- _Work instructions_: Output every item below as a JSON array of strings, one string per line, leaving out blank lines.

++++++++

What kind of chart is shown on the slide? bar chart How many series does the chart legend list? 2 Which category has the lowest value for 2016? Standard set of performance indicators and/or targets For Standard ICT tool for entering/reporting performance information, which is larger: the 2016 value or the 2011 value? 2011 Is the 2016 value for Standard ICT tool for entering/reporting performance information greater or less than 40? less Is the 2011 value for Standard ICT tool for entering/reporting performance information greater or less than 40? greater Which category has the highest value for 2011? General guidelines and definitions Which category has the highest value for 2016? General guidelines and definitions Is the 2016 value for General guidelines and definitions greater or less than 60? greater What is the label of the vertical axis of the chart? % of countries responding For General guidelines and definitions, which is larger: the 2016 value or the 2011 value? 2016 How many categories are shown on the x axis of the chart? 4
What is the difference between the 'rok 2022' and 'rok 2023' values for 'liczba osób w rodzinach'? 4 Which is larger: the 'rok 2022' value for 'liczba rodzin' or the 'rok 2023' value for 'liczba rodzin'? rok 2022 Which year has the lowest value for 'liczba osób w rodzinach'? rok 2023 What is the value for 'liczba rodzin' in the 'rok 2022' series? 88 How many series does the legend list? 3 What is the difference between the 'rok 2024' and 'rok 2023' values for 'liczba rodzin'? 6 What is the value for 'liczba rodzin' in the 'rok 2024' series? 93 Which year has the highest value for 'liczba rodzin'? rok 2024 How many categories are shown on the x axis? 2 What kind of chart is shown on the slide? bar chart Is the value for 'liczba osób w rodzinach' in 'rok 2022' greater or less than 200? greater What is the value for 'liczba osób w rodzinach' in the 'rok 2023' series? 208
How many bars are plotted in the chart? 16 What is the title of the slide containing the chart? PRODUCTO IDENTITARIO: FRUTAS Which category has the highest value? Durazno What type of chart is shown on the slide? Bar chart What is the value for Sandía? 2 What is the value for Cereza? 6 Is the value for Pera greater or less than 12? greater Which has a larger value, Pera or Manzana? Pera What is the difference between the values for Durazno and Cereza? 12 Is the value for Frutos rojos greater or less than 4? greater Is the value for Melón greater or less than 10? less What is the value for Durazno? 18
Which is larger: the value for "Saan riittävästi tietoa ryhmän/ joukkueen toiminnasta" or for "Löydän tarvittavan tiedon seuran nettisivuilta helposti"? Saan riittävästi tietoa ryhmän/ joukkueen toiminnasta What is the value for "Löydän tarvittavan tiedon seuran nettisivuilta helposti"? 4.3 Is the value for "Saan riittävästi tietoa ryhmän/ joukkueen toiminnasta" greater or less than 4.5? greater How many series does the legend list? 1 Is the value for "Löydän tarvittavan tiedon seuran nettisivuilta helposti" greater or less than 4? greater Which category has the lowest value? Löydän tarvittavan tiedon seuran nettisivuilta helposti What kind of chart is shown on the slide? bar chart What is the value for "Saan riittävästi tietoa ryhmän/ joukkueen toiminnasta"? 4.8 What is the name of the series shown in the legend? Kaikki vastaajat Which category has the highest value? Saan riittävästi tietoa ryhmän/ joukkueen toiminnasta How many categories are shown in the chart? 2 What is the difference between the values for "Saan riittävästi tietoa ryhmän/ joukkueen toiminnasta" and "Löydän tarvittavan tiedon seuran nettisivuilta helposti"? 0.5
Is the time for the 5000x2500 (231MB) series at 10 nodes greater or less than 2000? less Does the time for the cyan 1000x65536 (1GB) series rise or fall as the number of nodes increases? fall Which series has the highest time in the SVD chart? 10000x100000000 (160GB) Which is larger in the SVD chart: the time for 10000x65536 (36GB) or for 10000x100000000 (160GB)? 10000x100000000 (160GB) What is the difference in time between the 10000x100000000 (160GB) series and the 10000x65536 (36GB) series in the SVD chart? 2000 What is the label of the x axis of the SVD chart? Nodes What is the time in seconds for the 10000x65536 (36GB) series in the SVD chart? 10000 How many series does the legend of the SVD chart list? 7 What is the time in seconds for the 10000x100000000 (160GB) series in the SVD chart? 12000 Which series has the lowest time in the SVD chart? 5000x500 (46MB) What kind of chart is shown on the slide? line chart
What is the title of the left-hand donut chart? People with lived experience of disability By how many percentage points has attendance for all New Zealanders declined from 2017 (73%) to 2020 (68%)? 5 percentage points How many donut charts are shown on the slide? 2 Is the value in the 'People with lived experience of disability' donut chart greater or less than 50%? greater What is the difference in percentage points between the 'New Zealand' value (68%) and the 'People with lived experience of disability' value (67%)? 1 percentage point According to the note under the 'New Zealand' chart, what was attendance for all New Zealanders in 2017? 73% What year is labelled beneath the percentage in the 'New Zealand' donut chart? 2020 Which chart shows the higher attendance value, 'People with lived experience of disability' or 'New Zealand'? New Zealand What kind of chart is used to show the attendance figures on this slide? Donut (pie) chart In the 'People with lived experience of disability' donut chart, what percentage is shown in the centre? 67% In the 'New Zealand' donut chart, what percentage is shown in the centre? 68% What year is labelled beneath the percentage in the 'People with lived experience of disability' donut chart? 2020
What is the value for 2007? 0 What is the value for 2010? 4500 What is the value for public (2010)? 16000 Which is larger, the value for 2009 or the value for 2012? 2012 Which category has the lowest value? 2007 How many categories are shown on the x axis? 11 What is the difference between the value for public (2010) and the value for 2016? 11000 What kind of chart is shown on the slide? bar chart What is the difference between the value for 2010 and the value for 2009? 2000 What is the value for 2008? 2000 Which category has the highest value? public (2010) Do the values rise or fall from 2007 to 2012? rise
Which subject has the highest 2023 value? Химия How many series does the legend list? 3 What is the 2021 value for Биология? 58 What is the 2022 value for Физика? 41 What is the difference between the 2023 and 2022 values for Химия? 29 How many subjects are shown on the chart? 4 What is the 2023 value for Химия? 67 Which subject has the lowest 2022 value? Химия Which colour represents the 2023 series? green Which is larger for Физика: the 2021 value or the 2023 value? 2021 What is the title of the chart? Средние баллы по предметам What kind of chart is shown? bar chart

++++++++

- _Your solution_:
[
  "What kind of chart is shown on the slide? bar chart How many series does the chart legend list? 2 Which category has the lowest value for 2016? Standard set of performance indicators and/or targets For Standard ICT tool for entering/reporting performance information, which is larger: the 2016 value or the 2011 value? 2011 Is the 2016 value for Standard ICT tool for entering/reporting performance information greater or less than 40? less Is the 2011 value for Standard ICT tool for entering/reporting performance information greater or less than 40? greater Which category has the highest value for 2011? General guidelines and definitions Which category has the highest value for 2016? General guidelines and definitions Is the 2016 value for General guidelines and definitions greater or less than 60? greater What is the label of the vertical axis of the chart? % of countries responding For General guidelines and definitions, which is larger: the 2016 value or the 2011 value? 2016 How many categories are shown on the x axis of the chart? 4",
  "What is the difference between the 'rok 2022' and 'rok 2023' values for 'liczba osób w rodzinach'? 4 Which is larger: the 'rok 2022' value for 'liczba rodzin' or the 'rok 2023' value for 'liczba rodzin'? rok 2022 Which year has the lowest value for 'liczba osób w rodzinach'? rok 2023 What is the value for 'liczba rodzin' in the 'rok 2022' series? 88 How many series does the legend list? 3 What is the difference between the 'rok 2024' and 'rok 2023' values for 'liczba rodzin'? 6 What is the value for 'liczba rodzin' in the 'rok 2024' series? 93 Which year has the highest value for 'liczba rodzin'? rok 2024 How many categories are shown on the x axis? 2 What kind of chart is shown on the slide? bar chart Is the value for 'liczba osób w rodzinach' in 'rok 2022' greater or less than 200? greater What is the value for 'liczba osób w rodzinach' in the 'rok 2023' series? 208",
  "How many bars are plotted in the chart? 16 What is the title of the slide containing the chart? PRODUCTO IDENTITARIO: FRUTAS Which category has the highest value? Durazno What type of chart is shown on the slide? Bar chart What is the value for Sandía? 2 What is the value for Cereza? 6 Is the value for Pera greater or less than 12? greater Which has a larger value, Pera or Manzana? Pera What is the difference between the values for Durazno and Cereza? 12 Is the value for Frutos rojos greater or less than 4? greater Is the value for Melón greater or less than 10? less What is the value for Durazno? 18",
  "Which is larger: the value for \"Saan riittävästi tietoa ryhmän/ joukkueen toiminnasta\" or for \"Löydän tarvittavan tiedon seuran nettisivuilta helposti\"? Saan riittävästi tietoa ryhmän/ joukkueen toiminnasta What is the value for \"Löydän tarvittavan tiedon seuran nettisivuilta helposti\"? 4.3 Is the value for \"Saan riittävästi tietoa ryhmän/ joukkueen toiminnasta\" greater or less than 4.5? greater How many series does the legend list? 1 Is the value for \"Löydän tarvittavan tiedon seuran nettisivuilta helposti\" greater or less than 4? greater Which category has the lowest value? Löydän tarvittavan tiedon seuran nettisivuilta helposti What kind of chart is shown on the slide? bar chart What is the value for \"Saan riittävästi tietoa ryhmän/ joukkueen toiminnasta\"? 4.8 What is the name of the series shown in the legend? Kaikki vastaajat Which category has the highest value? Saan riittävästi tietoa ryhmän/ joukkueen toiminnasta How many categories are shown in the chart? 2 What is the difference between the values for \"Saan riittävästi tietoa ryhmän/ joukkueen toiminnasta\" and \"Löydän tarvittavan tiedon seuran nettisivuilta helposti\"? 0.5",
  "Is the time for the 5000x2500 (231MB) series at 10 nodes greater or less than 2000? less Does the time for the cyan 1000x65536 (1GB) series rise or fall as the number of nodes increases? fall Which series has the highest time in the SVD chart? 10000x100000000 (160GB) Which is larger in the SVD chart: the time for 10000x65536 (36GB) or for 10000x100000000 (160GB)? 10000x100000000 (160GB) What is the difference in time between the 10000x100000000 (160GB) series and the 10000x65536 (36GB) series in the SVD chart? 2000 What is the label of the x axis of the SVD chart? Nodes What is the time in seconds for the 10000x65536 (36GB) series in the SVD chart? 10000 How many series does the legend of the SVD chart list? 7 What is the time in seconds for the 10000x100000000 (160GB) series in the SVD chart? 12000 Which series has the lowest time in the SVD chart? 5000x500 (46MB) What kind of chart is shown on the slide? line chart",
  "What is the title of the left-hand donut chart? People with lived experience of disability By how many percentage points has attendance for all New Zealanders declined from 2017 (73%) to 2020 (68%)? 5 percentage points How many donut charts are shown on the slide? 2 Is the value in the 'People with lived experience of disability' donut chart greater or less than 50%? greater What is the difference in percentage points between the 'New Zealand' value (68%) and the 'People with lived experience of disability' value (67%)? 1 percentage point According to the note under the 'New Zealand' chart, what was attendance for all New Zealanders in 2017? 73% What year is labelled beneath the percentage in the 'New Zealand' donut chart? 2020 Which chart shows the higher attendance value, 'People with lived experience of disability' or 'New Zealand'? New Zealand What kind of chart is used to show the attendance figures on this slide? Donut (pie) chart In the 'People with lived experience of disability' donut chart, what percentage is shown in the centre? 67% In the 'New Zealand' donut chart, what percentage is shown in the centre? 68% What year is labelled beneath the percentage in the 'People with lived experience of disability' donut chart? 2020",
  "What is the value for 2007? 0 What is the value for 2010? 4500 What is the value for public (2010)? 16000 Which is larger, the value for 2009 or the value for 2012? 2012 Which category has the lowest value? 2007 How many categories are shown on the x axis? 11 What is the difference between the value for public (2010) and the value for 2016? 11000 What kind of chart is shown on the slide? bar chart What is the difference between the value for 2010 and the value for 2009? 2000 What is the value for 2008? 2000 Which category has the highest value? public (2010) Do the values rise or fall from 2007 to 2012? rise",
  "Which subject has the highest 2023 value? Химия How many series does the legend list? 3 What is the 2021 value for Биология? 58 What is the 2022 value for Физика? 41 What is the difference between the 2023 and 2022 values for Химия? 29 How many subjects are shown on the chart? 4 What is the 2023 value for Химия? 67 Which subject has the lowest 2022 value? Химия Which colour represents the 2023 series? green Which is larger for Физика: the 2021 value or the 2023 value? 2021 What is the title of the chart? Средние баллы по предметам What kind of chart is shown? bar chart"
]